__EXCERPT__.
——

First of all, I probably should have mentioned in the video the third slingshot being shot at was NOT an A+ slingshot, but a closely made clone, and that's what I think of most clones. It was not my intention to show how different designs hold up to impact, but to show how different materials react to impact stress, from a specific requesting source.

In point of fact, I did do and video, impact tests on plywood slingshots using a slingshot and shooting 3/8" and 1/2" steel at them. It was pretty amazing how quickly and easily they broke... I didn't post that one because they look like complete junk, most becoming unuseable after only one decent hit, and that's not the implication I wanted to produce.

I don't think that's crossing any lines, and if anyone does think that's "crossing the line"... then so be it.


----------



## Performance Catapults

It is crossing the line Bill. I look at everyone here as family. I didn't start making my slingshots to compete with any of the other custom slinghot makers. Did I do a comparison of the EPS with A+, Bunny Buster or any of the others? No! You would have been fine by just shooting your own product with the .22 rifle. Instead you proceeded to demean Perry's slingshot. Even if it was a clone, it represented a likeness to Perry's slingshot, and that's exactly what anyone will think when they watch that video. There was no point in doing that. You also mentioned you were supposed to receive a cocobolo slingshot with an aluminum core. Who else on here has made such a slingshot? Did you have plans to do the same thing to an EPS, or was it another, so called clone? I think you've watched too many TV commercials, and you're trying to use a cut-throat marketing scheme to promote your own slingshots.

——

__RECORDED INFORMATION__.
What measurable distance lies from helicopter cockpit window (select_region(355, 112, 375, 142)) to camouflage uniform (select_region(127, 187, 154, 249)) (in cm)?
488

——

__WHAT YOU NEED TO DO__. Reproduce the slingshot forum thread in full, word for word.

__RESULT__.
First of all, I probably should have mentioned in the video the third slingshot being shot at was NOT an A+ slingshot, but a closely made clone, and that's what I think of most clones. It was not my intention to show how different designs hold up to impact, but to show how different materials react to impact stress, from a specific requesting source.

In point of fact, I did do and video, impact tests on plywood slingshots using a slingshot and shooting 3/8" and 1/2" steel at them. It was pretty amazing how quickly and easily they broke... I didn't post that one because they look like complete junk, most becoming unuseable after only one decent hit, and that's not the implication I wanted to produce.

I don't think that's crossing any lines, and if anyone does think that's "crossing the line"... then so be it.


----------



## Performance Catapults

It is crossing the line Bill. I look at everyone here as family. I didn't start making my slingshots to compete with any of the other custom slinghot makers. Did I do a comparison of the EPS with A+, Bunny Buster or any of the others? No! You would have been fine by just shooting your own product with the .22 rifle. Instead you proceeded to demean Perry's slingshot. Even if it was a clone, it represented a likeness to Perry's slingshot, and that's exactly what anyone will think when they watch that video. There was no point in doing that. You also mentioned you were supposed to receive a cocobolo slingshot with an aluminum core. Who else on here has made such a slingshot? Did you have plans to do the same thing to an EPS, or was it another, so called clone? I think you've watched too many TV commercials, and you're trying to use a cut-throat marketing scheme to promote your own slingshots.